Cameroon deploys troops to the restive Anglophone regions before general elections
A senior army officer on Tuesday said security forces have been deployed to Cameroon restive Anglophone regions to ensure security
before the country’s general elections scheduled for February.
He said the troops were deployed in Cameroon’s two troubled English-speaking regions of Northwest and Southwest.
Legion Commander, Colonel Henry Nchinda, told reporters in Buea, the chief town of Southwest, that the security forces would be
deployed to all parts of the regions to ensure hitch-free elections.
He was speaking after a contingent of 350 gendarmes arrived in Southwest. “These elements are here to do everything so that the
elections will be held in safe conditions.’’
The parliamentary and municipal elections will take place in Cameroon on Feb. 9 amid threats by separatists.
On Friday, separatist leaders said they would be imposing a six-day lockdown from Feb. 7 to 12 in the regions in a bid to stop the elections
from taking place.
Fighting between government forces and armed separatist groups has been going on since 2017 after the separatists declared the
independence of a nation called `Ambazonia’ in the two English-speaking regions.

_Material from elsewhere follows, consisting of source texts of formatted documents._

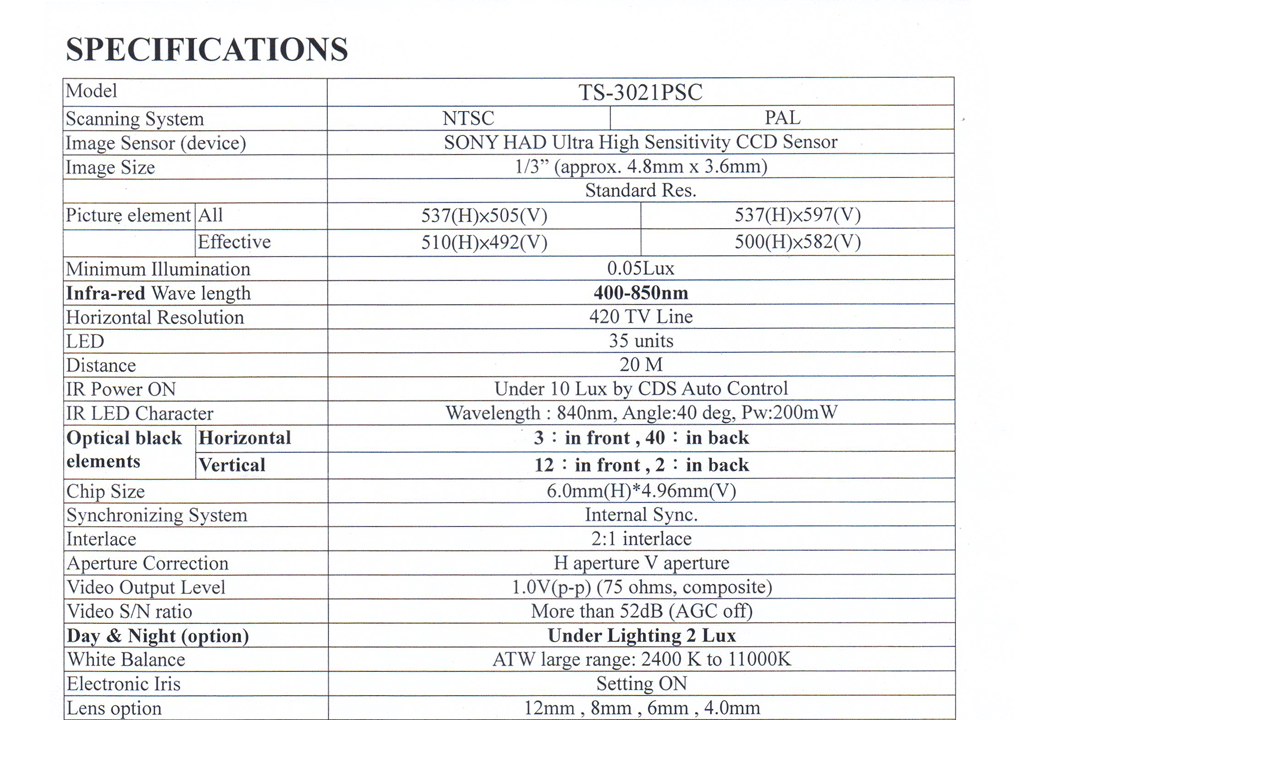

--- FILE ---
content_type: text/html
request_url: http://tracer.com.tw/TS-3021PSC-SPE.html
body_size: 372
content:
<html>
<head>
<title>TS-3021PSC SPE</title>
<meta http-equiv="Content-Type" content="text/html; charset=big5">
</head>
<body bgcolor="#FFFFFF" leftmargin="0" topmargin="0" marginwidth="0" marginheight="0">
<!-- ImageReady Slices (TS-3021PSC SPE.jpg) -->
<img src="images/TS-3021PSC-SPE.gif" width="1024" height="1423" alt="">
<!-- End ImageReady Slices -->
</body>
</html>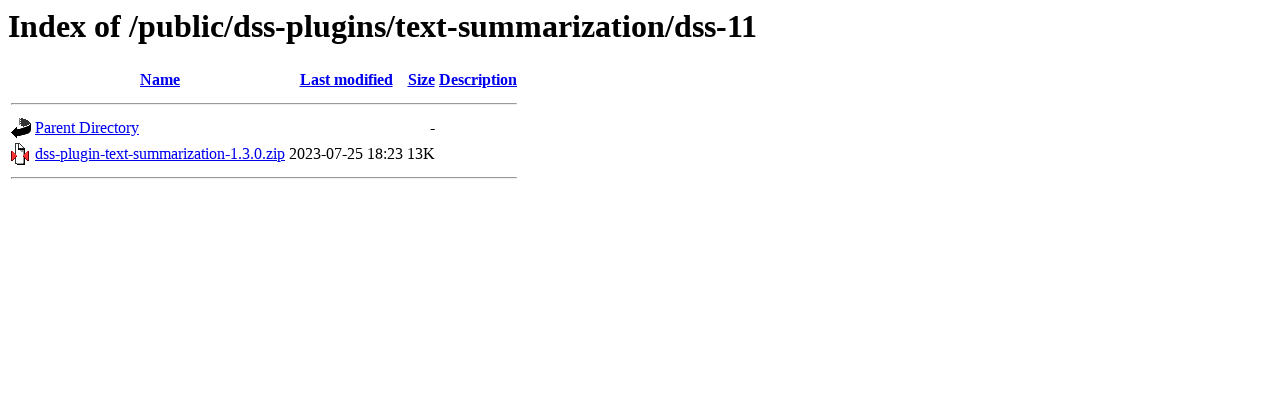

--- FILE ---
content_type: text/html;charset=ISO-8859-1
request_url: https://cdn.downloads.dataiku.com/public/dss-plugins/text-summarization/dss-11/
body_size: 916
content:
<!DOCTYPE HTML PUBLIC "-//W3C//DTD HTML 3.2 Final//EN">
<html>
 <head>
  <title>Index of /public/dss-plugins/text-summarization/dss-11</title>
 </head>
 <body>
<h1>Index of /public/dss-plugins/text-summarization/dss-11</h1>
  <table>
   <tr><th valign="top"><img src="/icons/blank.gif" alt="[ICO]"></th><th><a href="?C=N;O=D">Name</a></th><th><a href="?C=M;O=A">Last modified</a></th><th><a href="?C=S;O=A">Size</a></th><th><a href="?C=D;O=A">Description</a></th></tr>
   <tr><th colspan="5"><hr></th></tr>
<tr><td valign="top"><img src="/icons/back.gif" alt="[PARENTDIR]"></td><td><a href="/public/dss-plugins/text-summarization/">Parent Directory</a></td><td>&nbsp;</td><td align="right">  - </td><td>&nbsp;</td></tr>
<tr><td valign="top"><img src="/icons/compressed.gif" alt="[   ]"></td><td><a href="dss-plugin-text-summarization-1.3.0.zip">dss-plugin-text-summarization-1.3.0.zip</a></td><td align="right">2023-07-25 18:23  </td><td align="right"> 13K</td><td>&nbsp;</td></tr>
   <tr><th colspan="5"><hr></th></tr>
</table>
</body></html>
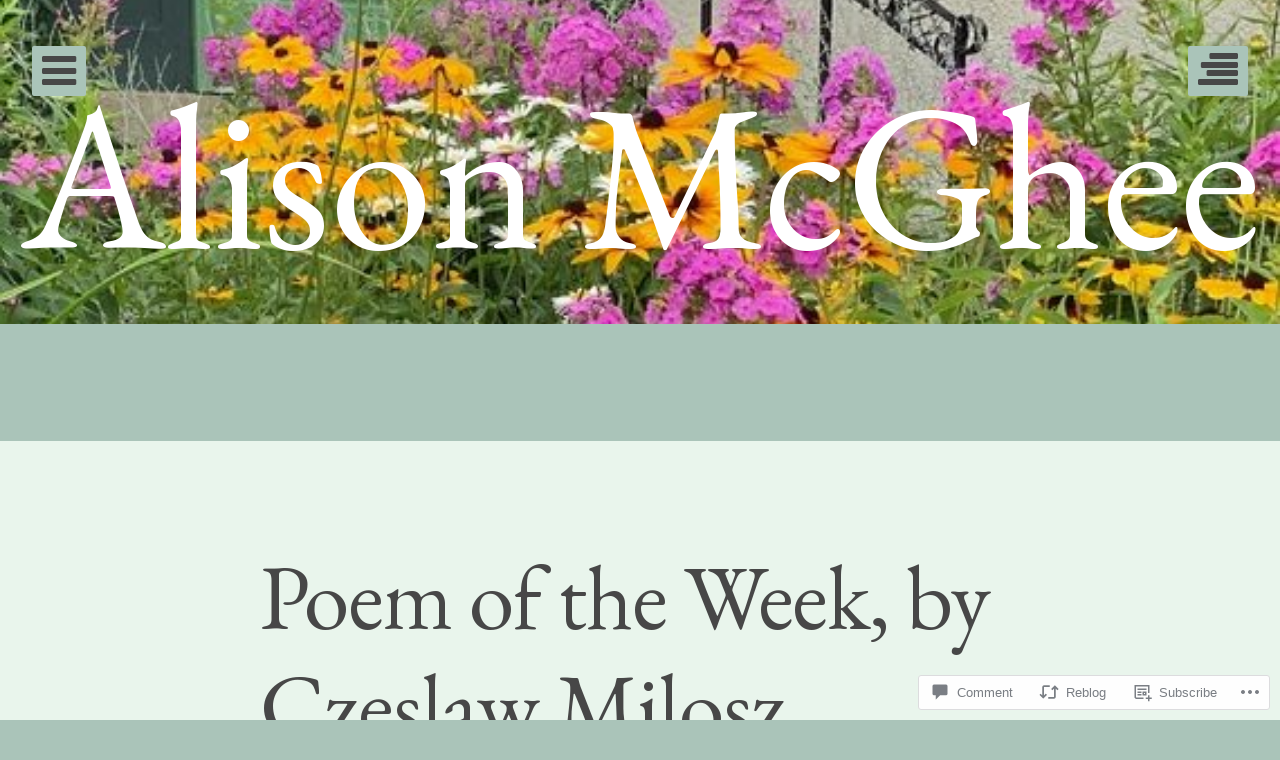

--- FILE ---
content_type: text/css;charset=utf-8
request_url: https://s0.wp.com/?custom-css=1&csblog=730ps&cscache=6&csrev=212
body_size: -131
content:
article{background-color:#e9f5ec}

About the Anglophone Crisis
The Anglophone Crisis (French: Crise anglophone), also known as the Ambazonia War, or the Cameroonian Civil War, is a conflict in
the Southern Cameroons region of Cameroon, part of the long-standing Anglophone problem. In September 2017, separatists in the
Anglophone territories of Northwest Region and Southwest Region (collectively known as Southern Cameroons) declared the
independence of Ambazonia and began fighting against the Government of Cameroon. Starting as a low-scale insurgency, the conflict
spread to most parts of the Anglophone regions within a year. As of the summer of 2019, the government controls the major cities and
parts of the countryside, while the separatists hold parts of the countryside and regularly appear in the major cities.
The war has killed approximately 3,000 people and forced more than half a million people to flee their homes. Although 2019 has seen
the first known instance of dialogue between Cameroon and the separatists, as well as a state-organized national dialogue and the
granting of special status to the Anglophone regions, the war continued to escalate in late 2019.